DSA Tutorial
🔍

Sorting Basics

What Is Sorting?

Sorting is the process of arranging elements in a collection into a defined order — typically ascending or descending for numbers, or lexicographic for strings.

Unsorted: [64, 25, 12, 22, 11]
Sorted:   [11, 12, 22, 25, 64]   ← ascending

Unsorted: ["banana", "apple", "cherry"]
Sorted:   ["apple", "banana", "cherry"]   ← lexicographic (dictionary order)

Sorting is one of the most fundamental operations in computer science. It is the prerequisite for binary search, the foundation for efficient algorithms like merge intervals and two-pointer, and appears implicitly in databases, operating systems, and rendering pipelines.

Why Sorting Matters

Without sorting:              With sorted data:
  Search:    O(n)               Binary search:    O(log n)
  Find min:  O(n)               Read arr[0]:      O(1)
  Duplicates: O(n²) naive       Two-pointer:      O(n)
  Merge data: O(n×m)            Merge two arrays: O(n+m)
  Median:    O(n) (QuickSelect) Read arr[n/2]:    O(1)

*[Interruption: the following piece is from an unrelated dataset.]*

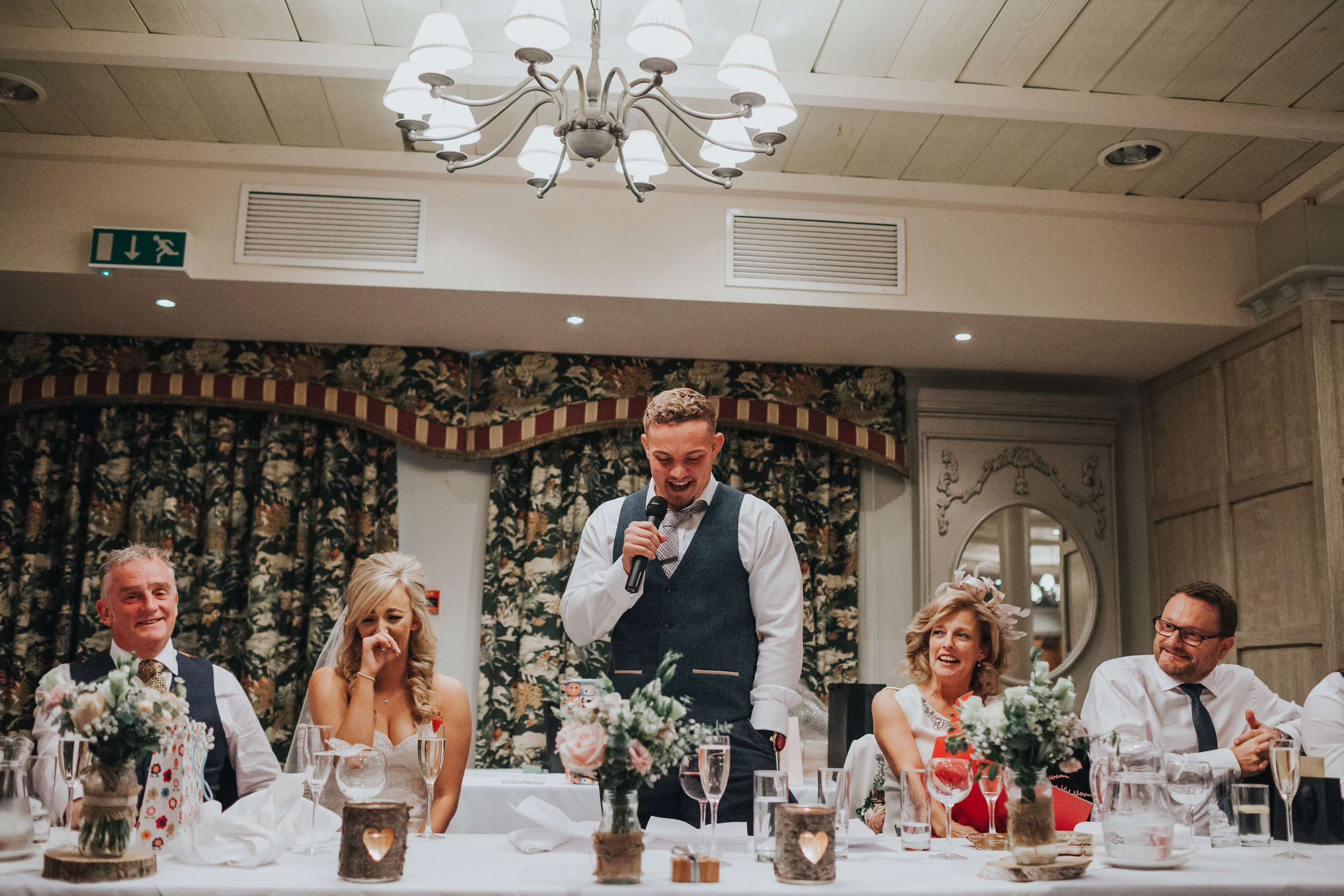 Head table laughs as the groom makes his speech.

Many problems reduce to: sort first, then apply a O(n) or O(log n) technique.
The sorting cost is paid once; subsequent operations are dramatically faster.

Key Vocabulary

Ascending order
  Smallest to largest: [1, 3, 5, 7, 9]
  Each element ≤ the next element.

Descending order
  Largest to smallest: [9, 7, 5, 3, 1]
  Each element ≥ the next element.

Lexicographic / Alphabetical order
  Dictionary order for strings: "apple" < "banana" < "cherry"
  Compared character by character left to right.

Comparator / Key function
  A function that defines the ordering rule.
  Example: sort Person objects by age, then by name alphabetically.

In-place sort
  Sorts within the original array — uses O(1) or O(log n) extra space.
  Examples: Bubble Sort, Selection Sort, Insertion Sort, Quick Sort (O(log n) stack).

Out-of-place sort
  Allocates a new auxiliary array — uses O(n) extra space.
  Examples: Merge Sort, Counting Sort, Radix Sort.

Stable sort
  Equal elements keep their original relative order.
  Example: if Alice and Bob both have age=30, and Alice appeared first,
           Alice appears first in the sorted output too.
  Stable: Merge Sort, Insertion Sort, Bubble Sort, TimSort.

Unstable sort
  Equal elements may appear in any order after sorting.
  Unstable: Selection Sort, Quick Sort, Heap Sort.

Adaptive sort
  Performs better when input is already partially sorted.
  Examples: Insertion Sort (O(n) for nearly sorted), TimSort.

Online sort
  Can sort a stream of data as it arrives — no need to see all elements first.
  Example: Insertion Sort.

Comparison-based sort
  Determines order by comparing pairs of elements.
  All comparison sorts have a lower bound of Ω(n log n).
  Examples: Merge Sort, Quick Sort, Heap Sort.

Non-comparison sort
  Uses properties of the data (digit values, frequencies) — not direct comparison.
  Can beat O(n log n) for specific data types.
  Examples: Counting Sort O(n+k), Radix Sort O(nk), Bucket Sort O(n).

In-Place vs Out-of-Place

IN-PLACE (O(1) extra space):
  Sort happens within the original array.
  Elements are swapped/shifted in-place.

  arr = [3, 1, 4, 1, 5]
         ↕   ↕           ← swap elements directly
  arr = [1, 1, 3, 4, 5]  ← sorted in the same array

  Pros: memory-efficient, no allocation overhead
  Cons: harder to implement, often destructive (original lost)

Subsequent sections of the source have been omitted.